Clown came up behind me, “She says she needs to check on the hostages.”
“Screw that,” the big man said and thumbed back the hammer on his pistol, “She’s a cop.”
An explosion of fear erupted from my gut. I pushed it back down. Kept my breathing even.
“You put a bullet in me, and you won’t walk out of here alive,” I told him.
The Big Man kept his pistol trained on me. The Clown spoke up, “Listen to her.”
Begrudging, he lowered his pistol to his side. Clown stood in front of me, his shotgun hanging by his side. I noticed to my left the third suspect. A tall, long-limbed man with a Harry Potter mask on his head. Unlike his hardened partners this guy was all nervous energy.
“You saw the hostages,” Clown said, “Now get us a car.”
Keeping my hands up in the air, I spun in a circle, making a big show of sweeping the bank.

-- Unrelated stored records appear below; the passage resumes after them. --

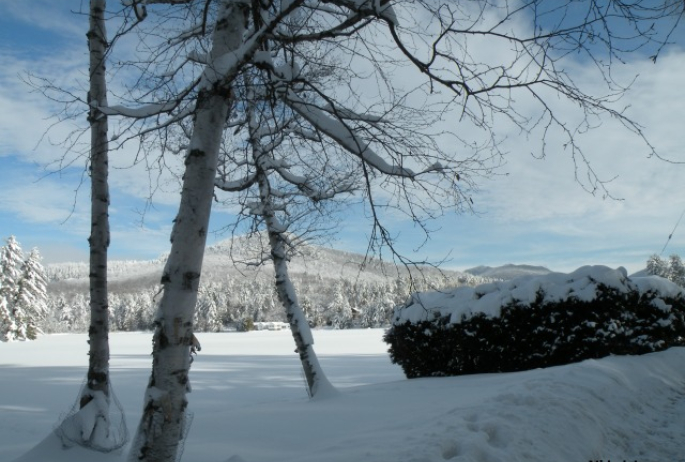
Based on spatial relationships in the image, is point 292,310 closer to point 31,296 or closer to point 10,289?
point 10,289

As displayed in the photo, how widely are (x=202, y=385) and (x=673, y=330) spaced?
10.5m

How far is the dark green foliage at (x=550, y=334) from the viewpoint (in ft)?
27.9

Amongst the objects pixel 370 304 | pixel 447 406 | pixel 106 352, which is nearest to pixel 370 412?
pixel 447 406

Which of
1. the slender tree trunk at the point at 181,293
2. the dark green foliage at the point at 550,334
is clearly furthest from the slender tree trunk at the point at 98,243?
the dark green foliage at the point at 550,334

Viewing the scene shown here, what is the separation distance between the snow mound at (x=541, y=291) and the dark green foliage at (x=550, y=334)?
0.11m

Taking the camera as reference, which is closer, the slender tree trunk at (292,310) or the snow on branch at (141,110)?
the snow on branch at (141,110)

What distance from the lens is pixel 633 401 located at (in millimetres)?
5840

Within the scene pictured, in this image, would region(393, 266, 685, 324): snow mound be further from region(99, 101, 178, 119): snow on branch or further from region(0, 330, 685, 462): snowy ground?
region(99, 101, 178, 119): snow on branch

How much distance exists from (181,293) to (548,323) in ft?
24.8

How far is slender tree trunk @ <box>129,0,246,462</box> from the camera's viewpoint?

“Any way you fellas will lay down your guns and walk out of here?”
“We’re not walking out of here in handcuffs,” The Big man said.
I was halfway through my rotation. Building up speed.
“Now, get out there and tell ’em we want a car.”
I shook my head, my circle almost complete.
“Can’t do that,” I said.
Clown brought his shotgun up to his shoulder, “And why the hell not.”
I came in faster then Clown expected. My foot came off the ground in a high and round kick. My heel connected with the shotgun with enough force to knock it from Clown’s grip. The shotgun clattered to the floor.
Before he could react, I stepped forward and threw all my weight into shouldering Clown. The force sent him flying backward. The Big man was bringing up the pistol when Clown slammed into him. The two went flaring back into the teller window.
I charged forward. Clown was struggling back onto his feet. I drove my elbow into his red plastic nose. There was a sickening crunch. His head flew back, and he fell to the ground.
“My nose,” he screamed.
The Big Man was back on his feet, still gripping his pistol. My heel launched forward, snapping into the Big Man’s knee. There was a resounding pop. He yelled in pain and began to fall to the ground. I snatched the pistol and wrestled it from his hand. Over the sound of my heart pounding I heard movement behind me. I spun around, pistol at my side.
Clown stood on rubber legs. Blood poured out from his mask, he was bringing his shotgun up. I began to bring the pistol up, but I wouldn’t make it in time.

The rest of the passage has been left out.